3. Druk op Menu > Edit Mode (Bewerkingsmodus) om het bestand te bewerken.
4. Druk op Menu > Opslaan als en voer de naam in. Selecteer de gewenste locatie voor het bestand
en druk op Opslaan.
MS Word-toepassingen gebruikt u als volgt:
1. Druk op Start > Office Mobile > Word Mobile.
2. Navigeer naar het bestand dat wilt openen, selecteer dit en druk vervolgens op de knop Actie.
3. Druk op Menu > Edit Mode (Bewerkingsmodus) om het bestand te bewerken.
4. Druk op Menu > Opslaan als en voer de naam in.
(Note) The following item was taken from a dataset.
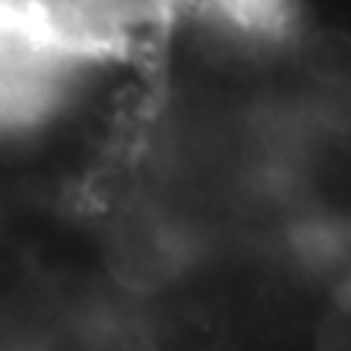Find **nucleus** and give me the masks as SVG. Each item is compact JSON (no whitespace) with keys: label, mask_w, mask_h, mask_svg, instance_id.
Segmentation results:
<instances>
[{"label":"nucleus","mask_w":351,"mask_h":351,"mask_svg":"<svg viewBox=\"0 0 351 351\" xmlns=\"http://www.w3.org/2000/svg\"><path fill=\"white\" fill-rule=\"evenodd\" d=\"M313 351H351V295L322 313L313 331Z\"/></svg>","instance_id":"3"},{"label":"nucleus","mask_w":351,"mask_h":351,"mask_svg":"<svg viewBox=\"0 0 351 351\" xmlns=\"http://www.w3.org/2000/svg\"><path fill=\"white\" fill-rule=\"evenodd\" d=\"M223 32L249 41H272L287 36L295 0H196Z\"/></svg>","instance_id":"1"},{"label":"nucleus","mask_w":351,"mask_h":351,"mask_svg":"<svg viewBox=\"0 0 351 351\" xmlns=\"http://www.w3.org/2000/svg\"><path fill=\"white\" fill-rule=\"evenodd\" d=\"M62 3L73 12H80L82 18L94 21V24L129 38L132 27L138 21H144L158 0H62Z\"/></svg>","instance_id":"2"}]
</instances>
Selecteer de gewenste locatie voor het bestand
en druk op Opslaan.
MS PowerPoint-toepassingen gebruikt u als volgt:
1. Druk op Start > Office Mobile > PowerPoint Mobile.
2. Navigeer naar het bestand dat wilt openen, selecteer dit en druk vervolgens op de knop Actie.
3. Druk op Menu > Edit Mode (Bewerkingsmodus) om het bestand te bewerken.
4. Druk op Menu > Opslaan als en voer de naam in. Selecteer de gewenste locatie voor het bestand
en druk op Opslaan.
Bestandsbeheer
Druk op Start > Meer > Bestandsbeheer om Bestandsbeheer te openen.
Bestanden en mappen weergeven gaat als volgt:
●
Tree View (Boomweergave): geeft de gehele bestandsstructuur in het geheugen van de telefoon
weer. De functies van de Tree View (Boomweergave) zijn voornamelijk gericht op het beheer van
mappen.
●
List View (Lijstweergave): geeft de geselecteerde map weer inclusief submappen en bestanden.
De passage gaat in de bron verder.